* _EXCERPT_:
*** Begin section ***
LeRoy collaborated with Hardwicke Industries, who previously built safari parks in Canada and Europe. Together, they set out to open the seven parks in stages over a 5-year period. After a 4,500 invitation-only guest opening on June 30, 1974, the Great Adventure entertainment complex opened to the general public on July 1, 1974, at a price tag of $10 million. At the time of the opening, only the Enchanted Forest area and Safari park were operational, with elements from five of the other planned parks being used to create the Enchanted Forest.

The Enchanted Forest was designed and built to look bigger-than-life. A Big Balloon was a tethered hot-air balloon that loomed over the park's entrance and was the biggest of its kind in the world. The Log Flume was the longest log ride constructed in the world at that time and it was accompanied by a giant "Conestoga Wagon", an over-sized log cabin restaurant called "Best of the West" and a huge Western Fortress, in the park's Rootin' Tootin' Rip Roarin' section. The Giant Wheel (now Big Wheel), then the tallest Ferris wheel in the world, and the Freedom Fountain, then the largest spraying fountain in the world, were located on the opposite end of the park. One of the few smaller-than-real life attractions was an outdoor walk-through attraction called the Garden of Marvels. It used working G-scale (o-g scale) LGB trains and boats among models of American landmarks and 1/25-scale recreations of European castles.
*** End section ***
Brief descriptive captions:
*** Begin section ***
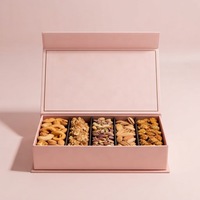 Boîte cadeau en gros, écologique, recyclable, en carton rigide pliable de qualité supérieure, personnalisée pour les noix, le chocolat, l'emballage alimentaire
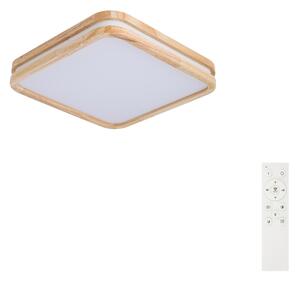 Brilagi - LED Stmív. svítidlo MOLINA SQUARE LED/48W/230V dub 40x40 cm + DO
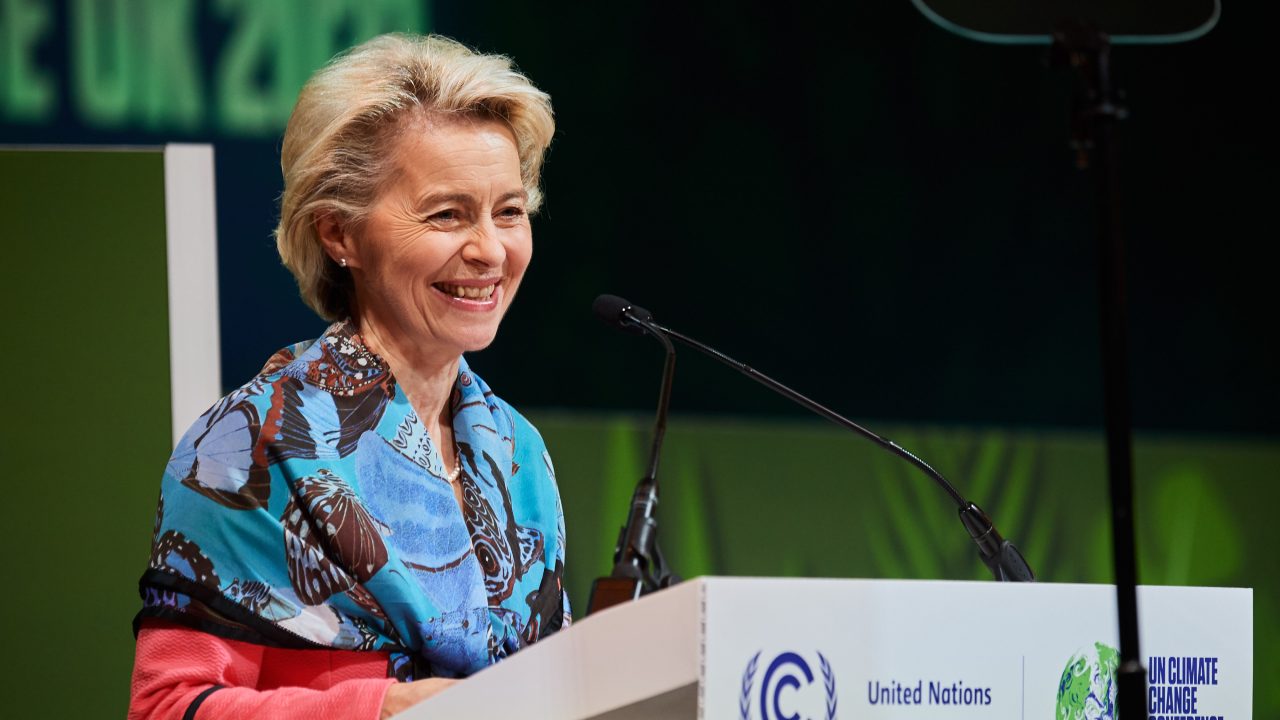 Ursula von der Leyen attends the UN Climate Change Conference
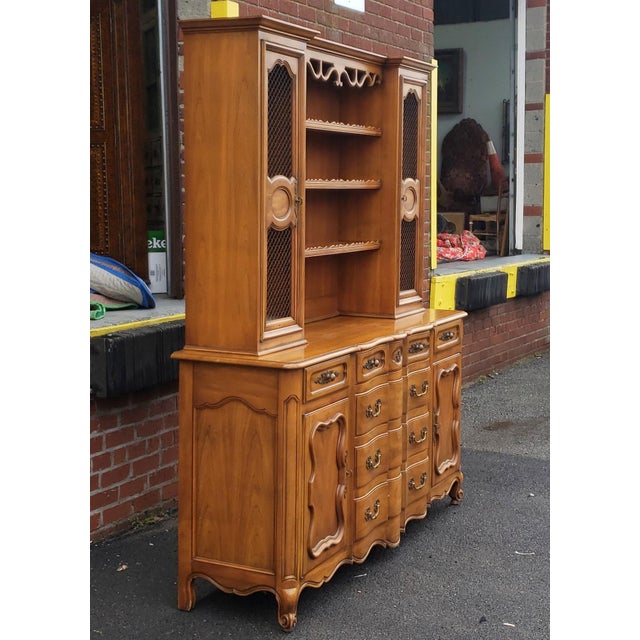 1960s John Fruitwood French Country Provincial 2 Part China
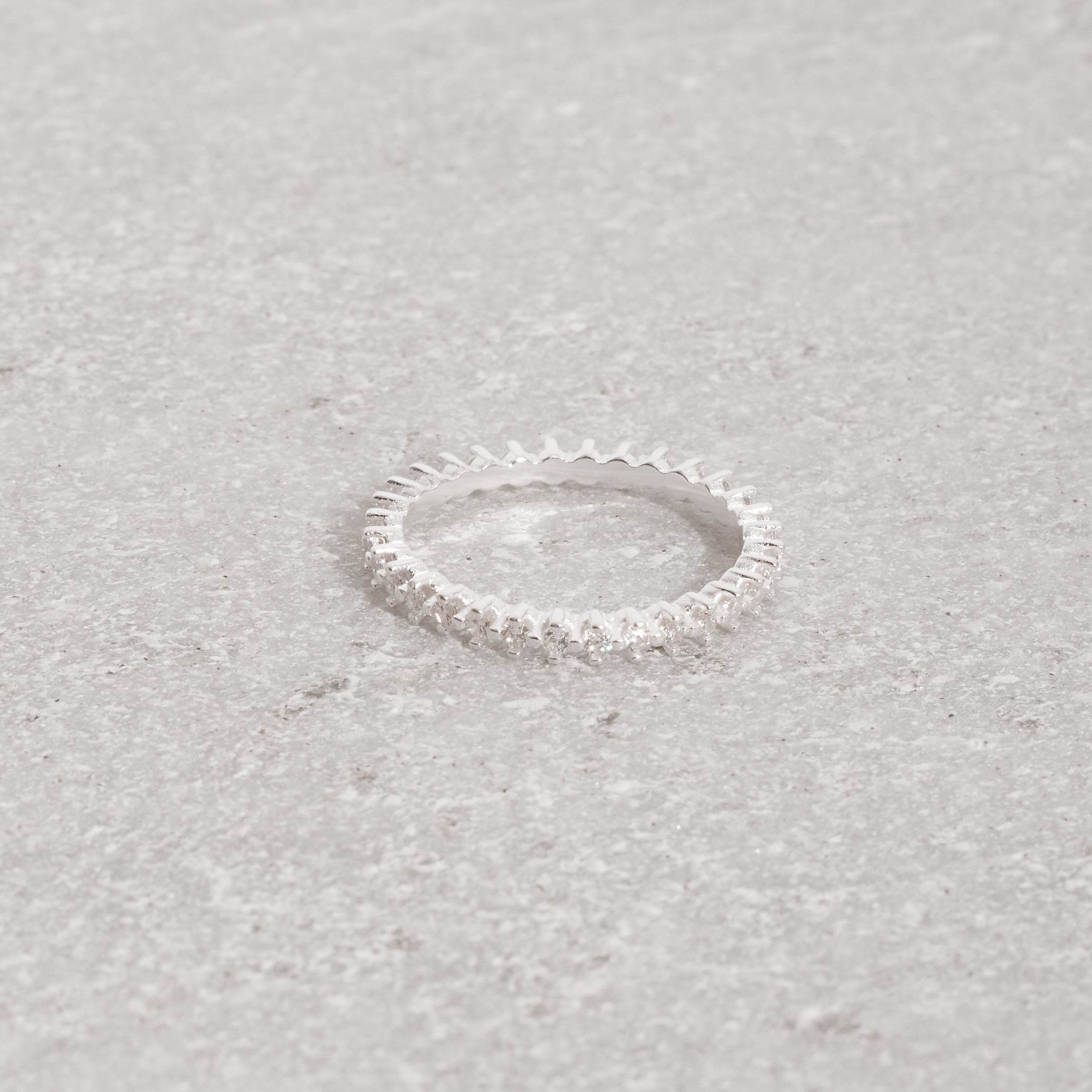 Anel aliança toda cravejada 2mm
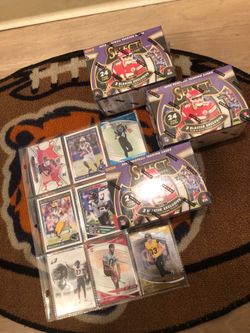3 NFL Select blasters/ 8 ROOKIE LOT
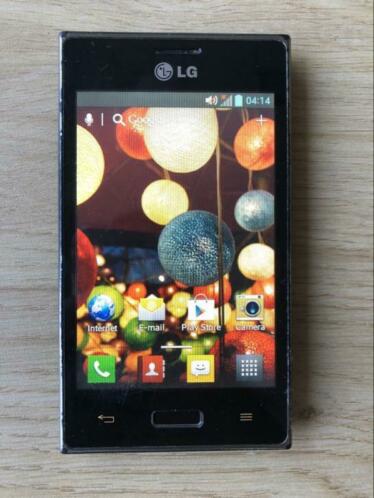 Goedwerkende mooie zwarte LG Optimus L5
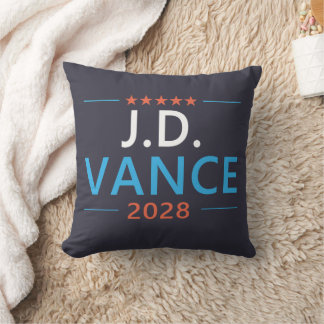 JD Vance 2028 Republican Patriotic Cushion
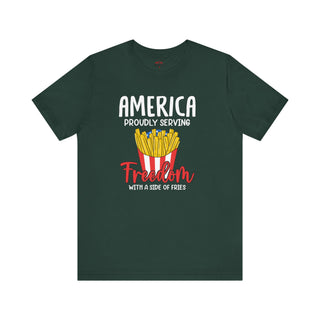 Freedom with Fries ā Sarcastic Patriotism T-Shirt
*** End section ***
* _QUESTIONS_:
[A] In the passage on Great Adventure, on what date did the entertainment complex open to the general public?
[B] Continue the passage on Great Adventure from its final sentence.
The records are separate material and not part of the passage on Great Adventure.

* _EXERCISE ANSWERS_:
[A] July 1, 1974

[B]
This miniature village was an idea taken from LeRoy's proposed Over the Rainbow floral park. A tree filled with snakes, a carousel, antique cars, koi pond, children's playground (called Kiddie Kingdom), petting zoo (named Happy Feeling) and a restaurant named Gingerbread Fancy (now Granny's Country Kitchen) were also borrowed from the floral park concept to create a section of The Enchanted Forest. This section created the park's main midway named Dream Street.